* _Task details_
Update the rows from the line with "In this photo, how" through the last row, replacing "camera" with "lens" and keeping everything else the same. Leave the pictures out of your answer.

(Questions about scene geometry)

*-*-*

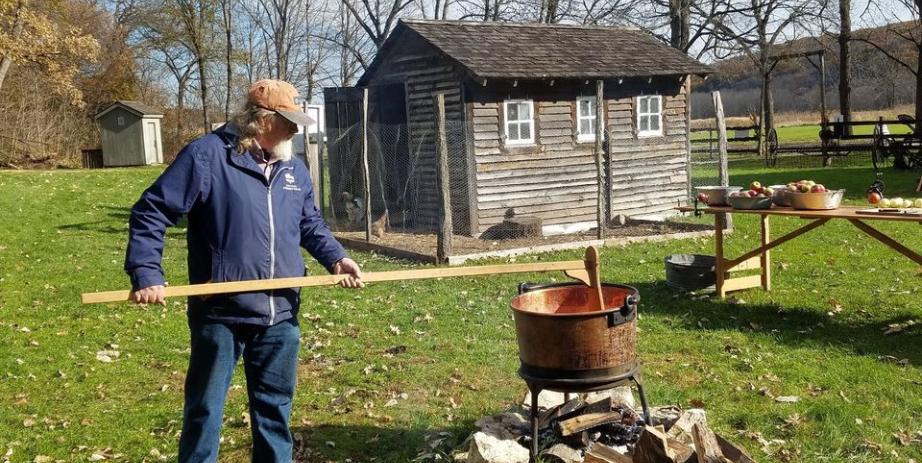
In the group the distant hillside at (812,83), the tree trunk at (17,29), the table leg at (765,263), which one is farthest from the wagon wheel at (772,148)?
the tree trunk at (17,29)

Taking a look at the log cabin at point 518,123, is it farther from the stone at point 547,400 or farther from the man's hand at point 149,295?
the man's hand at point 149,295

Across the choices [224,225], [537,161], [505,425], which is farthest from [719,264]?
[537,161]

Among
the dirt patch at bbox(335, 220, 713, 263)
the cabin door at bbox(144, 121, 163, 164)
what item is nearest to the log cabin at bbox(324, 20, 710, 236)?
the dirt patch at bbox(335, 220, 713, 263)

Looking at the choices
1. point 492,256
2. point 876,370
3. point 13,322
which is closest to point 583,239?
point 492,256

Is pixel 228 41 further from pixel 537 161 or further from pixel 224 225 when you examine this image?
pixel 224 225

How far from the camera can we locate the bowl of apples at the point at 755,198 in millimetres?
8297

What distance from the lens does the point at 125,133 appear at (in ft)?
93.6

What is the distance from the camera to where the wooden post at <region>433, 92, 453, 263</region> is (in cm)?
1217

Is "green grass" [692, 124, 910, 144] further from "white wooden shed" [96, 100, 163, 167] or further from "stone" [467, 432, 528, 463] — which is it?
"stone" [467, 432, 528, 463]

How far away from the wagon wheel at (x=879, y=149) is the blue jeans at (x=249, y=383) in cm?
2316

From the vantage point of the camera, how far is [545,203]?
15.9 m

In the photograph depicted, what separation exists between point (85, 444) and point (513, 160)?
1101cm

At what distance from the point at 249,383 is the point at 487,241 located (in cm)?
1035

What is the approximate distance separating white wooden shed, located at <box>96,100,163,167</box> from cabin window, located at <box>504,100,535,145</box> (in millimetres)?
17163
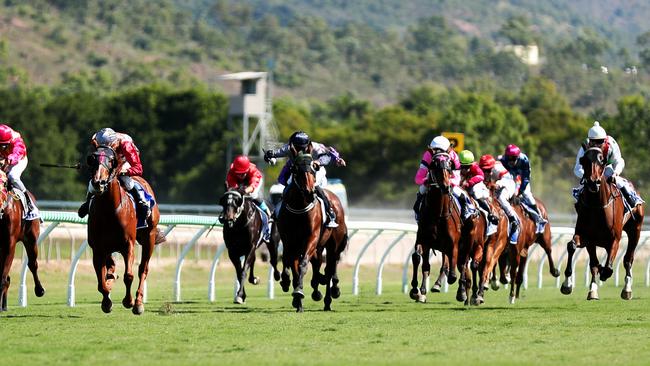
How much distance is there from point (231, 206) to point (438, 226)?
2743 mm

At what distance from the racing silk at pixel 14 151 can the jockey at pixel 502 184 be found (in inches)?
265

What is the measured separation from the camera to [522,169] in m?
21.4

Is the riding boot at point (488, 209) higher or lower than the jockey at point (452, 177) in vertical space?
lower

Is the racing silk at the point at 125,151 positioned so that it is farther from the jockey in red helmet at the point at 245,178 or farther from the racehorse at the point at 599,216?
the racehorse at the point at 599,216

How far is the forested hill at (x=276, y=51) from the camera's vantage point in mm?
117925

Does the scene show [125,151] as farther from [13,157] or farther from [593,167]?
[593,167]

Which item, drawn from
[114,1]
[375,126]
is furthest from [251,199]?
[114,1]

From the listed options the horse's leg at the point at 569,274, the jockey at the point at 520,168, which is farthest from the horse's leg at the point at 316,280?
the jockey at the point at 520,168

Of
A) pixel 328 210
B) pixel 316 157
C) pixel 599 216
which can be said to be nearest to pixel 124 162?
pixel 316 157

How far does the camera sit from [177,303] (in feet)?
61.4

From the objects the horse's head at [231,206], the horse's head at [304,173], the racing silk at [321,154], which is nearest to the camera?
the horse's head at [304,173]

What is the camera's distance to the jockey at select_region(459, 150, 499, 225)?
18.9m

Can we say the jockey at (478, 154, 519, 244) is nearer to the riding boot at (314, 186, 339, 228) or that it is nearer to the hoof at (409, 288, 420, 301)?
the hoof at (409, 288, 420, 301)

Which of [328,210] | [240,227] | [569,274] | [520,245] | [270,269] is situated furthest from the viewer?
[270,269]
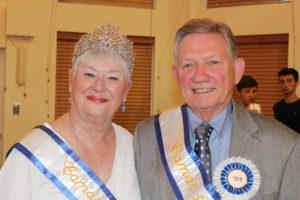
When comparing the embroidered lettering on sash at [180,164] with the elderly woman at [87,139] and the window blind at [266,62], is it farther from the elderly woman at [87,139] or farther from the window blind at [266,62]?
the window blind at [266,62]

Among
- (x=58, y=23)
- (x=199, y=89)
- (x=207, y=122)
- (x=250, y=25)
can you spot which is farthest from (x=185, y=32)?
(x=58, y=23)

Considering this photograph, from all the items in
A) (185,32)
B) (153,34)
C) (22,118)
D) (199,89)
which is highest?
(153,34)

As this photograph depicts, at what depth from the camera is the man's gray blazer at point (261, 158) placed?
1495 mm

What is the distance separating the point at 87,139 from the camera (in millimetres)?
1751

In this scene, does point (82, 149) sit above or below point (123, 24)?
below

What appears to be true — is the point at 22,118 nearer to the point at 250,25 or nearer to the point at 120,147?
the point at 250,25

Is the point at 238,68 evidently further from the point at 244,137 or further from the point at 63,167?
the point at 63,167

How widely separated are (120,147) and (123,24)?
12.5ft

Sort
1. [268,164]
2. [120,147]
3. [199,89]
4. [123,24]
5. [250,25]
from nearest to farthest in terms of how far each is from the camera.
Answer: [268,164] < [199,89] < [120,147] < [250,25] < [123,24]

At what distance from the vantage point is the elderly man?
153 cm

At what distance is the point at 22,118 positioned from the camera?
5273 millimetres

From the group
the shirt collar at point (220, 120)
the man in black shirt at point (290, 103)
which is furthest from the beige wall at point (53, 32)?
the shirt collar at point (220, 120)

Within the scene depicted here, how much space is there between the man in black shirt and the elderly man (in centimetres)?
228

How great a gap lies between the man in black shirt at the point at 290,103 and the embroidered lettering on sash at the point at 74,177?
106 inches
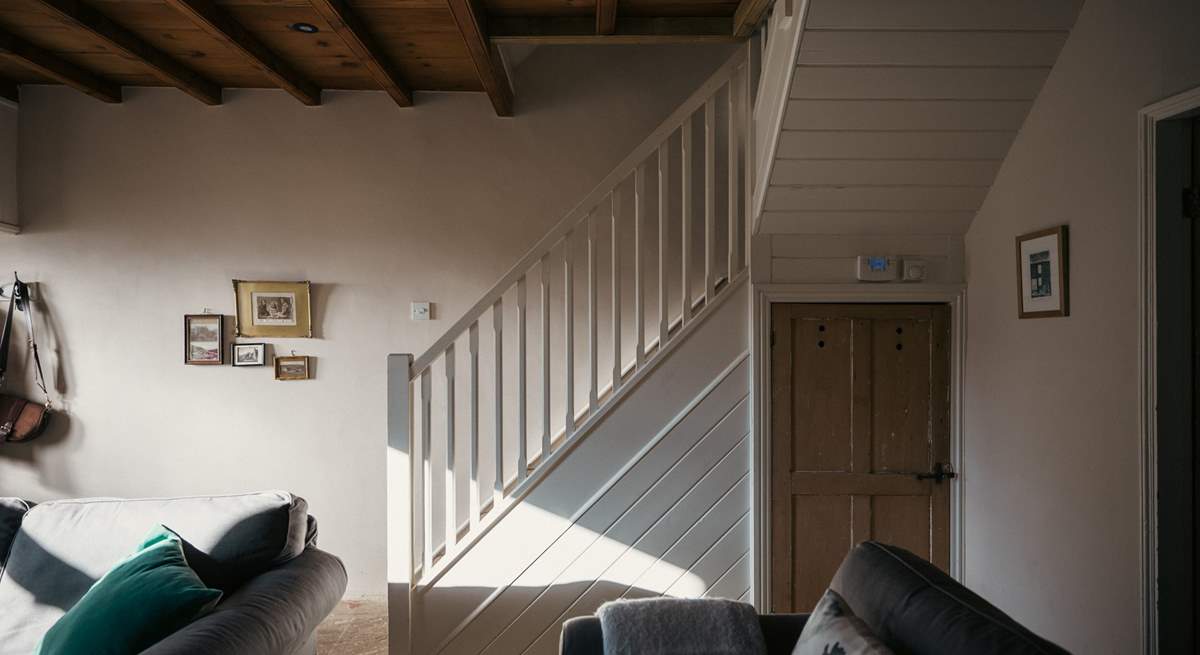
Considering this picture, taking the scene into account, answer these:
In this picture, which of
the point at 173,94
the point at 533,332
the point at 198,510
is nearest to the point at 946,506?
the point at 533,332

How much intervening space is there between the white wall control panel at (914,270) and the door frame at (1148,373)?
1.12 m

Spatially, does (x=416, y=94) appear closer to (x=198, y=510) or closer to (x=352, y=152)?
(x=352, y=152)

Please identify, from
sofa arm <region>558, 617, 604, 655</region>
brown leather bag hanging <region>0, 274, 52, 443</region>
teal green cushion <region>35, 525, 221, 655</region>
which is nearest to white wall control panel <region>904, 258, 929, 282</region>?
sofa arm <region>558, 617, 604, 655</region>

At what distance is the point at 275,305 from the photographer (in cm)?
414

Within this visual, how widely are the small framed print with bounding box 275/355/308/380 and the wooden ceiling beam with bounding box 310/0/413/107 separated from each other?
1.51 m

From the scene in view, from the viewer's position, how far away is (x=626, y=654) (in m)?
1.74

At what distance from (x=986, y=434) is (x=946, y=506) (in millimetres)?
422

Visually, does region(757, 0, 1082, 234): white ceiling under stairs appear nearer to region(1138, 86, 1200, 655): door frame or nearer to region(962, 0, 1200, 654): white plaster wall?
A: region(962, 0, 1200, 654): white plaster wall

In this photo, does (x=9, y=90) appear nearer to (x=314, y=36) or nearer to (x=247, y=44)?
(x=247, y=44)

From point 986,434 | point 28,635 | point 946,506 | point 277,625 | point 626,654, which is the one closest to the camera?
point 626,654

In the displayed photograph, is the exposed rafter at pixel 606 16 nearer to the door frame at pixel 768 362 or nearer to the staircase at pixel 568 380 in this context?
the staircase at pixel 568 380

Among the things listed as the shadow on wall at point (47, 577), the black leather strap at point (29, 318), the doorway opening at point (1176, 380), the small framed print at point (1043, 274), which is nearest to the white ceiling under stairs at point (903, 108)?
the small framed print at point (1043, 274)

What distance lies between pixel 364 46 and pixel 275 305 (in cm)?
159

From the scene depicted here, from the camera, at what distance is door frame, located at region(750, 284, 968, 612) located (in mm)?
3365
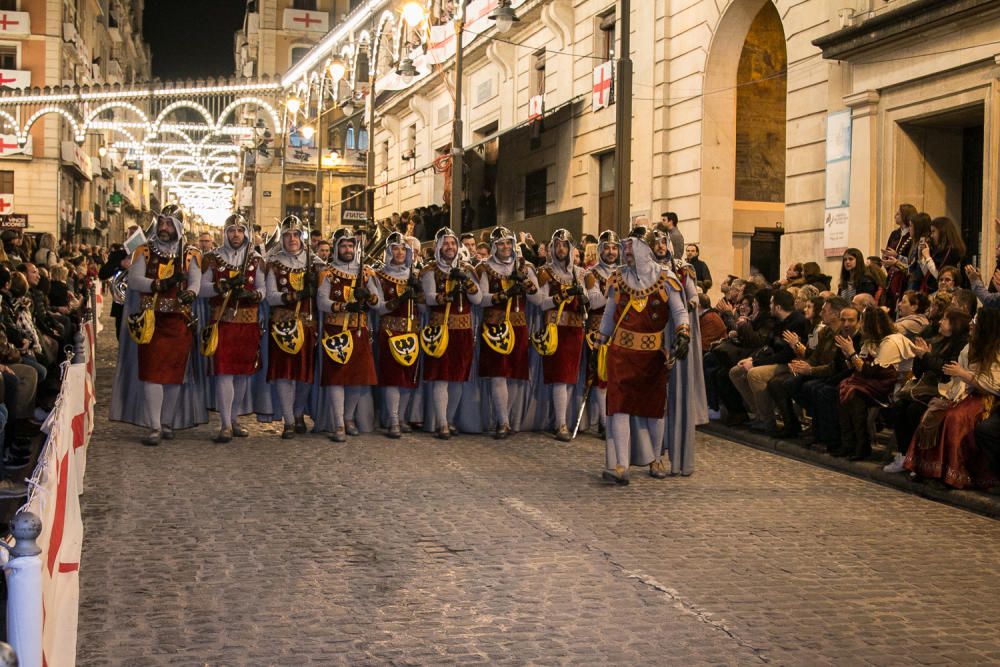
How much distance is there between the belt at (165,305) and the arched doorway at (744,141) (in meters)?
12.1

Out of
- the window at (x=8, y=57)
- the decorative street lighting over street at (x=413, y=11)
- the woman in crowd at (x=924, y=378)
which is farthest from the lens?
the window at (x=8, y=57)

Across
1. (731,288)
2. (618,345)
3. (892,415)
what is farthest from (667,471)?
(731,288)

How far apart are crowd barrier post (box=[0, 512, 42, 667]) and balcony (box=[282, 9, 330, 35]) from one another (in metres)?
78.1

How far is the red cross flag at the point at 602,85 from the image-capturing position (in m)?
23.1

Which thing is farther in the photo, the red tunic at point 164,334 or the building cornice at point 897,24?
the building cornice at point 897,24

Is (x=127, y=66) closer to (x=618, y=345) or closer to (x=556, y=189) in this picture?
(x=556, y=189)

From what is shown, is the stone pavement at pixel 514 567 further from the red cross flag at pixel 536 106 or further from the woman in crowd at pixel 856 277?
the red cross flag at pixel 536 106

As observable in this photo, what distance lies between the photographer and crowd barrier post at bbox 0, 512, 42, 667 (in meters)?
3.25

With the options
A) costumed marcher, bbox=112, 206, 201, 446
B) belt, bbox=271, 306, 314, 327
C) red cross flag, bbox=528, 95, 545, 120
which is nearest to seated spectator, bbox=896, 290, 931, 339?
belt, bbox=271, 306, 314, 327

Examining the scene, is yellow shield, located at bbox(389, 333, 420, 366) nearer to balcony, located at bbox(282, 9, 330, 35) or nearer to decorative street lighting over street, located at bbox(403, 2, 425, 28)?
decorative street lighting over street, located at bbox(403, 2, 425, 28)

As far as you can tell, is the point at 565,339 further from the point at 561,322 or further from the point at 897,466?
the point at 897,466

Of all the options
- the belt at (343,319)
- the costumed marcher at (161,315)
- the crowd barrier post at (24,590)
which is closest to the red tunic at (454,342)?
the belt at (343,319)

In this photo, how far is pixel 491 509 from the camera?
8.32 meters

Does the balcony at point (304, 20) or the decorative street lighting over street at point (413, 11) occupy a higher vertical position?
the balcony at point (304, 20)
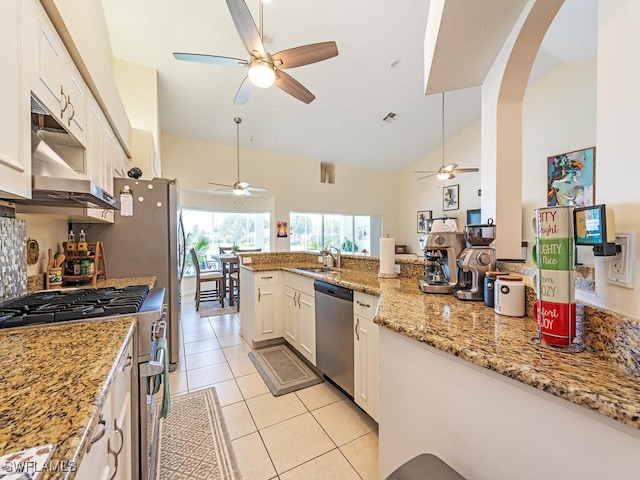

*-*-*

* _Response_
In this photo, how far is pixel 491 509 from the lens?
8.32 meters

Does the balcony at point (304, 20) or the decorative street lighting over street at point (413, 11) occupy a higher vertical position?
the balcony at point (304, 20)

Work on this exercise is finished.